Special emphasis is placed on compliance with this Section by the members of the Board of Directors of Southern Missouri Bancorp, Inc., the named executive officers, other senior officers and persons performing similar functions.

If you believe that our books and records are not being maintained in accordance with these requirements, you should report the matter immediately pursuant to Section 9.0.

8.0           SECURITIES LAW

8.1           Disclosures and Public Communications

The Company is committed to full, fair, accurate, timely, and understandable disclosure in reports and documents that we file with, or submit to, the Securities and Exchange Commission and in other public communications. All Employees have responsibility to ensure that false or intentionally

 
 
 
 

misleading information is not given in the filings with the Commission or in public communications by the Company.

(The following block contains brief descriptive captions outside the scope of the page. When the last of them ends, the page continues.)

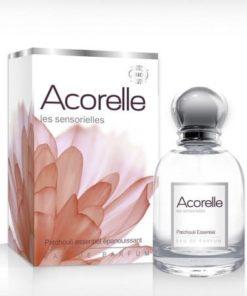 Acorelle Eau de parfumパチュリーエッセンシャル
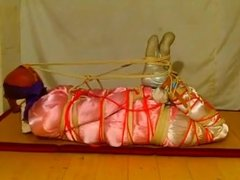 Wife has him hogtied and struggling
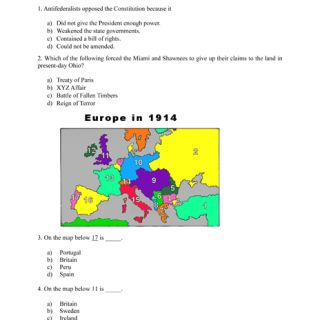 8th Grade Quizzes – History Test Topics 2 of 3 | Homeschool ...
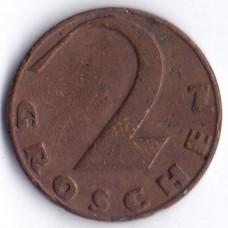 2 гроша 1929 Австрия - 2 groschen 1929 Austria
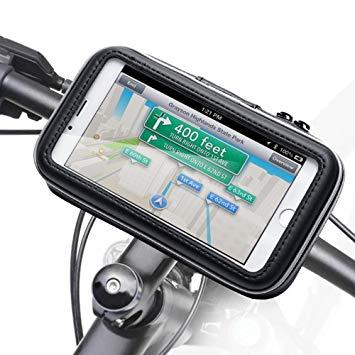 fixation smartphone moto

Special emphasis is placed on compliance with this Section by the members of the Board of Directors of Southern Missouri Bancorp, Inc., the named executive officers, other senior officers and persons performing similar functions.

If you believe that incomplete, false or intentionally misleading information has been given in the securities filings or public communications of Southern Missouri Bancorp, Inc., or that an Employee has engaged in insider trading, you should report the matter immediately pursuant to Section 9.0.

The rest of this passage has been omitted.